──────── DATA FOR THIS TASK

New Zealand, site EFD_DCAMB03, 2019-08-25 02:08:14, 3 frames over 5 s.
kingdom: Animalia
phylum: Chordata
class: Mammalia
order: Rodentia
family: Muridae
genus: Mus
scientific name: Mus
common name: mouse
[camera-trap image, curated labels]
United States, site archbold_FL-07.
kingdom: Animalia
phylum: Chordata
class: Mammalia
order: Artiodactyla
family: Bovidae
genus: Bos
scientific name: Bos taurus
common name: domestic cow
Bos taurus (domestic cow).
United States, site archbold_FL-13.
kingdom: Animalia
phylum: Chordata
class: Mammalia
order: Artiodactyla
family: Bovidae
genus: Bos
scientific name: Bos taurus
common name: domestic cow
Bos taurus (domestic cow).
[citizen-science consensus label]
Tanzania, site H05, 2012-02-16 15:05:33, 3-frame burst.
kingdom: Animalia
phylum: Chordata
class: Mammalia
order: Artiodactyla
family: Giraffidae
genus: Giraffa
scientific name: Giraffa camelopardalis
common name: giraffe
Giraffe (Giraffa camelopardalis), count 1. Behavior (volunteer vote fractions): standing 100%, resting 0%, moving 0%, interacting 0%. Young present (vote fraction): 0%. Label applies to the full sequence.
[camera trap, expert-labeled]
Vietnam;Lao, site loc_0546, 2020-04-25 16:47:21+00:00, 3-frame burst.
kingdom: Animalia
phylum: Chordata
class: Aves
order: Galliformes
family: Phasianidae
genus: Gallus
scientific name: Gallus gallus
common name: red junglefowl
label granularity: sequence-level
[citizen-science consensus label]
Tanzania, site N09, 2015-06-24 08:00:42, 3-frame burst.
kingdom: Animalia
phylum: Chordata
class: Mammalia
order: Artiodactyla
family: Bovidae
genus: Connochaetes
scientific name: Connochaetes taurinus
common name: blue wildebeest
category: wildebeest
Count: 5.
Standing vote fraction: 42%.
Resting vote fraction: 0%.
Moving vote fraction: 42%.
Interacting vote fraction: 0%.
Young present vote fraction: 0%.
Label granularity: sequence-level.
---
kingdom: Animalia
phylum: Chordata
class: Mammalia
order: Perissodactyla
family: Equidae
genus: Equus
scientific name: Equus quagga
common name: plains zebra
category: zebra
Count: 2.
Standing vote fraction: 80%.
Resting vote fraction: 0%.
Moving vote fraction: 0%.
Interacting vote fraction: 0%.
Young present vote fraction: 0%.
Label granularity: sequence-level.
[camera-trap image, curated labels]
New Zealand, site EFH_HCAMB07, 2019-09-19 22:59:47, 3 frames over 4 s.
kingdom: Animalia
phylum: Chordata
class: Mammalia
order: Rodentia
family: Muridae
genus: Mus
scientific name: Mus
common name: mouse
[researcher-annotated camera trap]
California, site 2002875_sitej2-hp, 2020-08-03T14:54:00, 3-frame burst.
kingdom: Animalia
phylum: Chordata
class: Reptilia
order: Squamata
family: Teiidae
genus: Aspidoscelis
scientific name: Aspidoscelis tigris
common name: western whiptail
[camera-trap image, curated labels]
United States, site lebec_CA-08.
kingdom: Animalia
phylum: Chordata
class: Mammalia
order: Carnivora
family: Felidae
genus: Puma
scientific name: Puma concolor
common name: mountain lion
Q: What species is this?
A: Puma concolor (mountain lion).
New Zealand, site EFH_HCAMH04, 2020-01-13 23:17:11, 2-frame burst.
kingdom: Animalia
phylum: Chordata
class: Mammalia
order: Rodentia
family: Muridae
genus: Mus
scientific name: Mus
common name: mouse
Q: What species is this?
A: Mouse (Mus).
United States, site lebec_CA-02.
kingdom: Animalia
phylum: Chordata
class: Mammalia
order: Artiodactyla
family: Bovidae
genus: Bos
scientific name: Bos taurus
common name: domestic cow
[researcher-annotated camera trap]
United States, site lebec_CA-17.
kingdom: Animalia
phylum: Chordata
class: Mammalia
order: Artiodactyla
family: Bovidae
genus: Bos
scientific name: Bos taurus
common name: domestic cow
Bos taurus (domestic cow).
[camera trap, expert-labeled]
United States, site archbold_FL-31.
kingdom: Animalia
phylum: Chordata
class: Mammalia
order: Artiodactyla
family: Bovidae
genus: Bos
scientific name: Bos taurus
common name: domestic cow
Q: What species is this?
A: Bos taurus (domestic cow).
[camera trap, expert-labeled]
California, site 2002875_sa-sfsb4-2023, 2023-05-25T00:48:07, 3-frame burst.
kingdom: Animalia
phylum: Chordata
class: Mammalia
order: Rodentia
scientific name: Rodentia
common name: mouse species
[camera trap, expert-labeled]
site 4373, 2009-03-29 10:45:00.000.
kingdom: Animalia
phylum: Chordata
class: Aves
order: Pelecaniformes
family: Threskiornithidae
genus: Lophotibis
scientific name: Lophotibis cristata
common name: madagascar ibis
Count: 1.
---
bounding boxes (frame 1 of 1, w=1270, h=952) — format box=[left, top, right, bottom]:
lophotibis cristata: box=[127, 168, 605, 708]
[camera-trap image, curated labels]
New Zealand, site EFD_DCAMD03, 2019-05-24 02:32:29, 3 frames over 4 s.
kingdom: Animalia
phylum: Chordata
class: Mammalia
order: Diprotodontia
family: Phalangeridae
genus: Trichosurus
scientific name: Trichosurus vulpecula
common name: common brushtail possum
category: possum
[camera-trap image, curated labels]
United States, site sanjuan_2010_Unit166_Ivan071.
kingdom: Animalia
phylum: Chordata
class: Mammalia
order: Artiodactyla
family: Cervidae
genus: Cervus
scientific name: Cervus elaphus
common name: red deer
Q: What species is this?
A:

────────────────

Each entry above needs to be retyped exactly as it appears.

New Zealand, site EFD_DCAMB03, 2019-08-25 02:08:14, 3 frames over 5 s.
kingdom: Animalia
phylum: Chordata
class: Mammalia
order: Rodentia
family: Muridae
genus: Mus
scientific name: Mus
common name: mouse
[camera-trap image, curated labels]
United States, site archbold_FL-07.
kingdom: Animalia
phylum: Chordata
class: Mammalia
order: Artiodactyla
family: Bovidae
genus: Bos
scientific name: Bos taurus
common name: domestic cow
Bos taurus (domestic cow).
United States, site archbold_FL-13.
kingdom: Animalia
phylum: Chordata
class: Mammalia
order: Artiodactyla
family: Bovidae
genus: Bos
scientific name: Bos taurus
common name: domestic cow
Bos taurus (domestic cow).
[citizen-science consensus label]
Tanzania, site H05, 2012-02-16 15:05:33, 3-frame burst.
kingdom: Animalia
phylum: Chordata
class: Mammalia
order: Artiodactyla
family: Giraffidae
genus: Giraffa
scientific name: Giraffa camelopardalis
common name: giraffe
Giraffe (Giraffa camelopardalis), count 1. Behavior (volunteer vote fractions): standing 100%, resting 0%, moving 0%, interacting 0%. Young present (vote fraction): 0%. Label applies to the full sequence.
[camera trap, expert-labeled]
Vietnam;Lao, site loc_0546, 2020-04-25 16:47:21+00:00, 3-frame burst.
kingdom: Animalia
phylum: Chordata
class: Aves
order: Galliformes
family: Phasianidae
genus: Gallus
scientific name: Gallus gallus
common name: red junglefowl
label granularity: sequence-level
[citizen-science consensus label]
Tanzania, site N09, 2015-06-24 08:00:42, 3-frame burst.
kingdom: Animalia
phylum: Chordata
class: Mammalia
order: Artiodactyla
family: Bovidae
genus: Connochaetes
scientific name: Connochaetes taurinus
common name: blue wildebeest
category: wildebeest
Count: 5.
Standing vote fraction: 42%.
Resting vote fraction: 0%.
Moving vote fraction: 42%.
Interacting vote fraction: 0%.
Young present vote fraction: 0%.
Label granularity: sequence-level.
---
kingdom: Animalia
phylum: Chordata
class: Mammalia
order: Perissodactyla
family: Equidae
genus: Equus
scientific name: Equus quagga
common name: plains zebra
category: zebra
Count: 2.
Standing vote fraction: 80%.
Resting vote fraction: 0%.
Moving vote fraction: 0%.
Interacting vote fraction: 0%.
Young present vote fraction: 0%.
Label granularity: sequence-level.
[camera-trap image, curated labels]
New Zealand, site EFH_HCAMB07, 2019-09-19 22:59:47, 3 frames over 4 s.
kingdom: Animalia
phylum: Chordata
class: Mammalia
order: Rodentia
family: Muridae
genus: Mus
scientific name: Mus
common name: mouse
[researcher-annotated camera trap]
California, site 2002875_sitej2-hp, 2020-08-03T14:54:00, 3-frame burst.
kingdom: Animalia
phylum: Chordata
class: Reptilia
order: Squamata
family: Teiidae
genus: Aspidoscelis
scientific name: Aspidoscelis tigris
common name: western whiptail
[camera-trap image, curated labels]
United States, site lebec_CA-08.
kingdom: Animalia
phylum: Chordata
class: Mammalia
order: Carnivora
family: Felidae
genus: Puma
scientific name: Puma concolor
common name: mountain lion
Q: What species is this?
A: Puma concolor (mountain lion).
New Zealand, site EFH_HCAMH04, 2020-01-13 23:17:11, 2-frame burst.
kingdom: Animalia
phylum: Chordata
class: Mammalia
order: Rodentia
family: Muridae
genus: Mus
scientific name: Mus
common name: mouse
Q: What species is this?
A: Mouse (Mus).
United States, site lebec_CA-02.
kingdom: Animalia
phylum: Chordata
class: Mammalia
order: Artiodactyla
family: Bovidae
genus: Bos
scientific name: Bos taurus
common name: domestic cow
[researcher-annotated camera trap]
United States, site lebec_CA-17.
kingdom: Animalia
phylum: Chordata
class: Mammalia
order: Artiodactyla
family: Bovidae
genus: Bos
scientific name: Bos taurus
common name: domestic cow
Bos taurus (domestic cow).
[camera trap, expert-labeled]
United States, site archbold_FL-31.
kingdom: Animalia
phylum: Chordata
class: Mammalia
order: Artiodactyla
family: Bovidae
genus: Bos
scientific name: Bos taurus
common name: domestic cow
Q: What species is this?
A: Bos taurus (domestic cow).
[camera trap, expert-labeled]
California, site 2002875_sa-sfsb4-2023, 2023-05-25T00:48:07, 3-frame burst.
kingdom: Animalia
phylum: Chordata
class: Mammalia
order: Rodentia
scientific name: Rodentia
common name: mouse species
[camera trap, expert-labeled]
site 4373, 2009-03-29 10:45:00.000.
kingdom: Animalia
phylum: Chordata
class: Aves
order: Pelecaniformes
family: Threskiornithidae
genus: Lophotibis
scientific name: Lophotibis cristata
common name: madagascar ibis
Count: 1.
---
bounding boxes (frame 1 of 1, w=1270, h=952) — format box=[left, top, right, bottom]:
lophotibis cristata: box=[127, 168, 605, 708]
[camera-trap image, curated labels]
New Zealand, site EFD_DCAMD03, 2019-05-24 02:32:29, 3 frames over 4 s.
kingdom: Animalia
phylum: Chordata
class: Mammalia
order: Diprotodontia
family: Phalangeridae
genus: Trichosurus
scientific name: Trichosurus vulpecula
common name: common brushtail possum
category: possum
[camera-trap image, curated labels]
United States, site sanjuan_2010_Unit166_Ivan071.
kingdom: Animalia
phylum: Chordata
class: Mammalia
order: Artiodactyla
family: Cervidae
genus: Cervus
scientific name: Cervus elaphus
common name: red deer
Q: What species is this?
A:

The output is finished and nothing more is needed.